Ganzheitliche Physiotherapie          
                         
Schatten



Pferdeosteopathie

Die Pferdeosteopathie ist die Behandlung von Krankheiten, die durch den Beweglichkeitsverlust von Gelenken und Gewebe entstehen, z.B. kann die Ursache für Koliken oder Lahmheit ein blockierter Wirbel sein. Sie zielt darauf ab, die Beweglichkeit wieder herzustellen, um den Organismus gesund zu erhalten. Die Osteopathie beschränkt sich nicht nur auf die Wirbelsäule, sondern behandelt den ganzen Körper des Pferdes, so auch Gliedmaßen und Muskulatur. Die osteopathische Behandlung beinhaltet
- Ganganalyse: Wie bewegt sich das Pferd?
- Untersuchung aller Gelenke
- Behandlung der blockierten Gelenke
- Sattelkontrolle: Sitz des Sattels
- Zähne und Kiefergelenk
- Nachbehandlung nach ca. 6 Wochen.











Wann ist es sinnvoll, einen Osteopathen zu rufen?


- Bei unerklärbaren Taktfehlern in den Gangarten
- Bei andauernder Steifheit und Widersetzlichkeit
  gegen die Reiterhilfen
- Bei schiefer Körper-, Kopf- und Halshaltung in
  Ruhe oder in Bewegung
- Bei ungeklärten Lahmheiten
- Nach Unfällen
- Wenn lange Zeit mit einem unpassendem
  Sattel geritten wurde


Um das Pferd ganzheitlich und effektiv zu behandeln, müssen Osteopath, Tierarzt, Hufschmied, Zahnarzt und Reiter zusammen arbeiten:


Der Bewegungsablauf kann nicht frei funktionieren, wenn die Hufstellung nicht ideal ist.
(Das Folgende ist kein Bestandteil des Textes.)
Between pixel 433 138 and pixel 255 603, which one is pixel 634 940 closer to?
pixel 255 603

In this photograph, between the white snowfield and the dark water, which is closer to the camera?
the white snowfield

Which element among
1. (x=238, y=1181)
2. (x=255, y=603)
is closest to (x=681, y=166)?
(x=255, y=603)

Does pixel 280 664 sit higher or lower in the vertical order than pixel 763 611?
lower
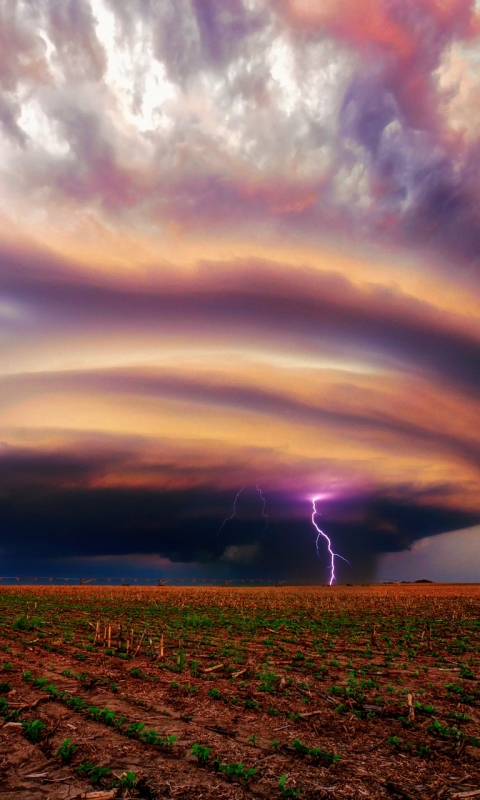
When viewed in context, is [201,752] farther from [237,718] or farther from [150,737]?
[237,718]

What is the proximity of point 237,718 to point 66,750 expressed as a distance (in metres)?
5.56

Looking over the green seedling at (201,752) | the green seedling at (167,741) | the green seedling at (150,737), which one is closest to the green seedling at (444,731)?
the green seedling at (201,752)

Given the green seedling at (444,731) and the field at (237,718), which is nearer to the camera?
the field at (237,718)

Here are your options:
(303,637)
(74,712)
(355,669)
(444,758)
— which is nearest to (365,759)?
(444,758)

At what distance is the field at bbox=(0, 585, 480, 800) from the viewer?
10.9m

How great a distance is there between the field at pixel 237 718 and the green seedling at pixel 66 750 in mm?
48

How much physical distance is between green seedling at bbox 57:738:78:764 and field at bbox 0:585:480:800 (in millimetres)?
48

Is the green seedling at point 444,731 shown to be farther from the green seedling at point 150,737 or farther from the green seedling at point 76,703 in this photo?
the green seedling at point 76,703

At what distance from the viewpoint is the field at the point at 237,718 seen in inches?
429

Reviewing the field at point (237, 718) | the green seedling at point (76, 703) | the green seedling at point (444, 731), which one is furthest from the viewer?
the green seedling at point (76, 703)

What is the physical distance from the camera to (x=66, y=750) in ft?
39.8

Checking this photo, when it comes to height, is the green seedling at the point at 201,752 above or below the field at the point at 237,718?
above

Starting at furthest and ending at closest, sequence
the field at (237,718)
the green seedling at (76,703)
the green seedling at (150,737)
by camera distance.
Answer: the green seedling at (76,703)
the green seedling at (150,737)
the field at (237,718)

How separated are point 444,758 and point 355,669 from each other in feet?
36.5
Wenn Sie mit schief abgelaufenen Schuhen einen 1000 Meter Lauf laufen wollen, werden Sie nicht erfolgreich sein.


Harken auf den Zähnen beeinträchtigen die Beweglichkeit des Kiefergelenks und somit die Bewegung der Halswirbelsäule. Es kann dort zu Blockaden
kommen.


Eine Lahmheit sollte immer zuerst von einem Tierarzt untersucht werden, um z.B. eine Fraktur auszuschließen.


Bei der Behandlung des Pferdes ist die Betrachtung des Reiters gleichermaßen notwendig. Dem Reiter mit Beckenschiefstellung ist es nicht möglich, gerade im Sattel zu sitzen und sein Gewicht auf beiden Seiten gleichmäßig zu verteilen. Er wird immer auf einer Seite mehr Gewicht haben. Durch die einseitige Belastung im Sattel erfährt das Pferd unterschiedlich starken Druck. Die Rückenmuskulatur wird auf einer Seite stärker ausgebildet und es entwickelt sich eine schiefe Körperhaltung des Pferdes.


Im Reitsport sollten beide Sportler - Pferd und Reiter - therapeutisch betreut werden. Sie bilden eine Einheit, die gut aufeinander abgestimmt sein will. Durch meine Erfahrung in der Behandlung der Pferde und der Reiter weiß ich, dass sich manche Probleme nicht durch das Reiten beheben lassen. Fest sitzende Blockaden bedürfen der Hilfe eines erfahrenen Therapeuten.